O teu relato/memória tem muitas mais coisas para se poder comentar mas o que importa agora realçar é o facto de, como dizes, as boas memórias do passado terem vindo apaziguar as más memórias do passado. E não se pode viver umas sem as outras pois fazem parte do todo. Assim, desse modo, pudeste ultrapassar sem dificuldade de maior a incomodidade que os sonhos te estavam a causar.

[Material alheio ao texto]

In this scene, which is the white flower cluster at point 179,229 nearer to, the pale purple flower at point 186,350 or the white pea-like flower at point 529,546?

Amigo, quanto 'àquela coisa' de se poder perguntar "o que é que isso tem a ver com a Guiné", posição que aparece em muito e bom Blogue quando se quer torpedear o seu conteúdo, por não ser uma espécie de 'relatório militar' de contabilização de munições utilizadas e de 'baixas confirmadas e prováveis' causadas ao IN, a verdade é que "tudo tem tudo a ver com a Guiné", assim se queira e se possa 'ver'.
Um grande (só pode, não é?) e forte abraço.
Hélder Sousa
Säo,mais uma vez,histórias como esta que acabam por nos dar a tal visäo multi-facetada de uma guerra.

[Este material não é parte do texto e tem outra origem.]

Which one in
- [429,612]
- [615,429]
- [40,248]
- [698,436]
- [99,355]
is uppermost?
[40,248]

Os tais pequenos "gräos de areia"nunca referidos nos Comunicados Operacionais dos Estados Maiores.
Um grande abraco.
Olá Joaquim,
Quase todos nós tivémos Ti Pedrosas, com atitudes ou gestos inopinados de ternura, que nos faziam dar graças à vida, e convenciam-nos sobre as compensações que achàvamos justas para o depois da guerra.
Eram ataques de paz e gratidão, que amoleciam corações endurecidos.
Obrigado por esta lembrança feliz que, como no teu caso, já não pode ter réplicas.
Outro abraço
JD
História linda, amigo Joaquim. Muitos de nós recordamos uma "ti Pedrosa", como a sua que tanto o mimou e acarinhou. A amizade verdadeira é algo inesquecível e que toca profundamente os nossos corações e por tal não a esquecemos. Leva-nos a enquadrar-la a outros grupos, como os camaradas com quem partilhámos momentos difíceis, por exemplo os da Guiné, hoje pertencendo à Tabanca do Centro. Um grande abraço. Mª Arminda.